On December 3, 2009, FDA’s Center for Food Safety and Applied Nutrition (CFSAN) published a draft guidance, “Factors that Distinguish Liquid Dietary Supplements from Beverages, Considerations Regarding Novel Ingredients, and Labeling for Beverages and Other Conventional Foods.” The guidance took many industry insiders by surprise. Because the guidance is still in draft form, CFSAN has invited comments from stakeholders.
If the guidance’s title seems innocuous, the shift in FDA’s thinking that it perhaps signals is not. In distinguishing between supplements and other beverages marketed as foods, the guidance appears to signal an Agency intention to put functional foods under the microscope.
Beverages with “novel ingredients” – including, for example, numerous botanicals and extracts — have found a vibrant market in recent years. Between 2001 and 2006, the market increased more than 500%, and the growth has shown little indication of weakening.

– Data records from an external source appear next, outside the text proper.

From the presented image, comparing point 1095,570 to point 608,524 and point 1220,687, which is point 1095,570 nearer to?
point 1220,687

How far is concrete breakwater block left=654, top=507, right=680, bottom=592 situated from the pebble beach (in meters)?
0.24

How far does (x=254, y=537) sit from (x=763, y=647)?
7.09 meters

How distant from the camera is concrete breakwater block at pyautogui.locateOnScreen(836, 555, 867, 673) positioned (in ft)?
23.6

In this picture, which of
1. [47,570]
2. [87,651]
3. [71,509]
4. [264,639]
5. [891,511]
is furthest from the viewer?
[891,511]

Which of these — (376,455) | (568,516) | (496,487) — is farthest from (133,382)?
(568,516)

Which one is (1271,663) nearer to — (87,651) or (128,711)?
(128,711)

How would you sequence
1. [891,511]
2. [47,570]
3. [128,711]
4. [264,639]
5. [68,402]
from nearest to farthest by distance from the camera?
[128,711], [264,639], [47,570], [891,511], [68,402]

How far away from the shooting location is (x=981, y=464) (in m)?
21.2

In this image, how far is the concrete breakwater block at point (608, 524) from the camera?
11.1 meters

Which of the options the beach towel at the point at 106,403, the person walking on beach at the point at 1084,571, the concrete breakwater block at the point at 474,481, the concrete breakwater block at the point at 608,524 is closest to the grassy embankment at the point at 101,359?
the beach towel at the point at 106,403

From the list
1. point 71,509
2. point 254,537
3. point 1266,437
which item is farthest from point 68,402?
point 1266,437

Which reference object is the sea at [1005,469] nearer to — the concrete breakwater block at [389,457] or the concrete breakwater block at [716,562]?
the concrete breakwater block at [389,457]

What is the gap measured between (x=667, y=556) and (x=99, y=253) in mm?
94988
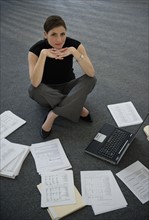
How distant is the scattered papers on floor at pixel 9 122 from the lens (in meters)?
2.21

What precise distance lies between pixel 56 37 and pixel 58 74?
1.21ft

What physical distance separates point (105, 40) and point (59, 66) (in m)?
1.49

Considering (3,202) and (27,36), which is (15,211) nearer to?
(3,202)

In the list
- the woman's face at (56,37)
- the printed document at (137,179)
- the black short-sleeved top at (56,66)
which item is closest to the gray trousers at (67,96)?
the black short-sleeved top at (56,66)

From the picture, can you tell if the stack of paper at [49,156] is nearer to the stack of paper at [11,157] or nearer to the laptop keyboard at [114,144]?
the stack of paper at [11,157]

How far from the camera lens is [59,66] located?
210cm

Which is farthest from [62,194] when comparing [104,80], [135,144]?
[104,80]

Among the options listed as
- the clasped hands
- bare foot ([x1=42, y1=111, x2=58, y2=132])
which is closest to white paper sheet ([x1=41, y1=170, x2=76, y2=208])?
bare foot ([x1=42, y1=111, x2=58, y2=132])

Labeling these beverages as dietary supplements, manufacturers have included novel ingredients and health claims acceptable for dietary supplements but not necessarily for foods. If strictly regulated as foods, and scrutinized more closely, some of these products may be alleged to include unapproved food additives. A requirement to obtain prior FDA approval to market those ingredients can take a manufacturer down a long toward a “GRAS” declaration – that is, Generally Recognized as Safe.

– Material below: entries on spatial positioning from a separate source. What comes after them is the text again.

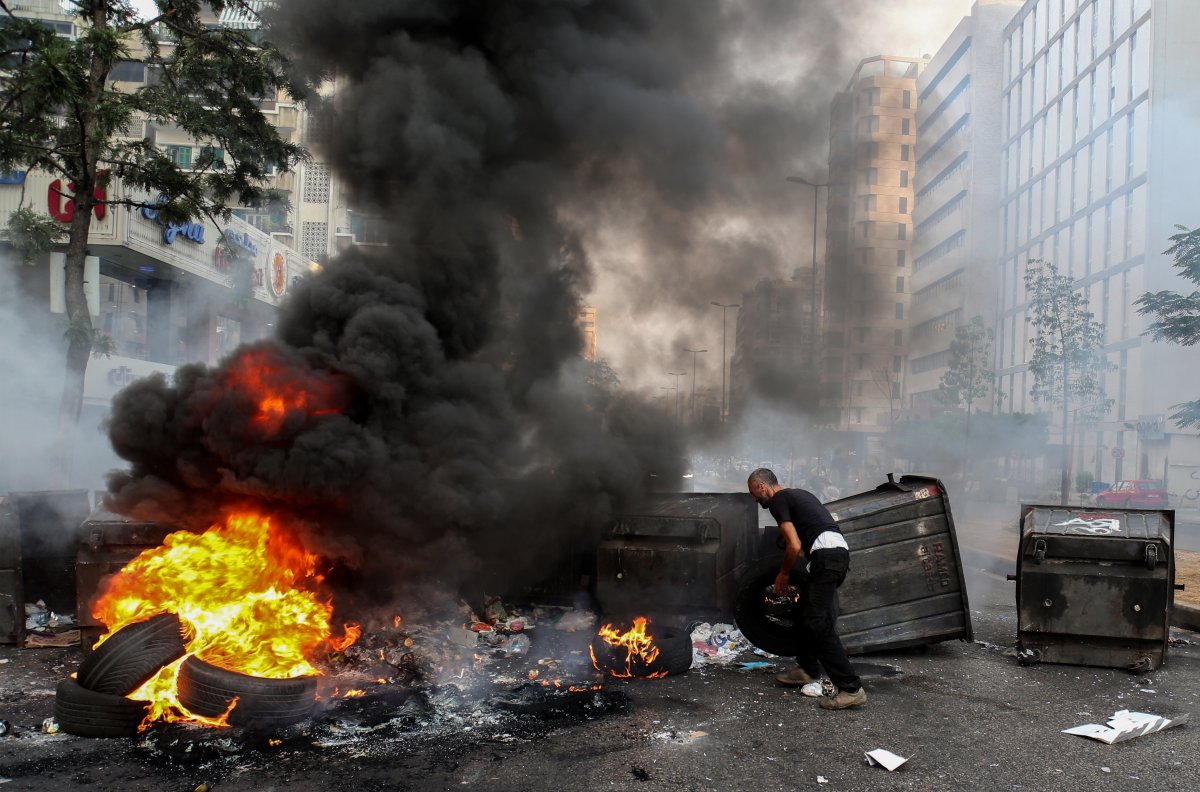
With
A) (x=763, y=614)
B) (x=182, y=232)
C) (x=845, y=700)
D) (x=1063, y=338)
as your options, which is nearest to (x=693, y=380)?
(x=763, y=614)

Traditionally, the distinction in FDA regulatory status – food or supplement – typically comes down to the way a product is labeled. The guidance reiterates the Agency’s longstanding position that designators like “drink,” “water,” “juice,” “beverage,” signal a conventional food, but it also went further. Under special scrutiny are liquid products packaged to look like conventional beverages, bearing product names that encourage treatment as such, or packaged in a volume suggestive that the product constitutes rather than supplements a diet. The guidance suggests that the Agency will be paying closer attention to liquid products packaged “in bottles or cans similar to those in which single or multiple servings of beverages like soda, bottled water, fruit juices, and iced tea are sold.”

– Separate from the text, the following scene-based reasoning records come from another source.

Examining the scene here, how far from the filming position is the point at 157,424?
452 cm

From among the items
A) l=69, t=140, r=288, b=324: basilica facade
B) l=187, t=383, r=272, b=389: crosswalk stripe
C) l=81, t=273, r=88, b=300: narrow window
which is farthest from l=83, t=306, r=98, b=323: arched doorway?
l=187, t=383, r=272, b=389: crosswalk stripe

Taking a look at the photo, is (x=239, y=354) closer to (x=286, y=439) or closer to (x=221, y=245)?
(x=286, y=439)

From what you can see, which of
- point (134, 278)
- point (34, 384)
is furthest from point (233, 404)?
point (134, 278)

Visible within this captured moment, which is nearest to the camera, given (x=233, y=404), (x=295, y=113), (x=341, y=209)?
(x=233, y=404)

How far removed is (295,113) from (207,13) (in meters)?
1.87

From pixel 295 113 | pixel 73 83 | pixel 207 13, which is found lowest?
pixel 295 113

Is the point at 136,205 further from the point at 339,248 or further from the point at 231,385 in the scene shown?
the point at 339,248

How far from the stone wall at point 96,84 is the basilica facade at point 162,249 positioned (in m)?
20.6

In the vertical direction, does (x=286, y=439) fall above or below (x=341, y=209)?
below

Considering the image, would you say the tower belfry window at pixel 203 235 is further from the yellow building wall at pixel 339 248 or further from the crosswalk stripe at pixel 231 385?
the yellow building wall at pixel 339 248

The guidance signals further scrutiny, too, of ingredients used at higher levels than traditional. For example, caffeine.
Moreover, FDA imposes significantly tighter controls on the health claims permitted for foods. Claims for foods must be related to nutritive value, taste, or aroma – in other words, very narrowly restricted.
From an industry perspective, of course, so-called liquid supplements deliver dietary supplements to consumers in a palatable and convenient form. Those who market functional foods view FDA as failing to keep up with technological advances and the concomitant evolution of the marketplace.
In sum, products that blend supplements with more conventional foods and drinks has occupied somewhat of a grey area in Agency regulation for some time – but the recent draft Guidance suggests that all may soon change.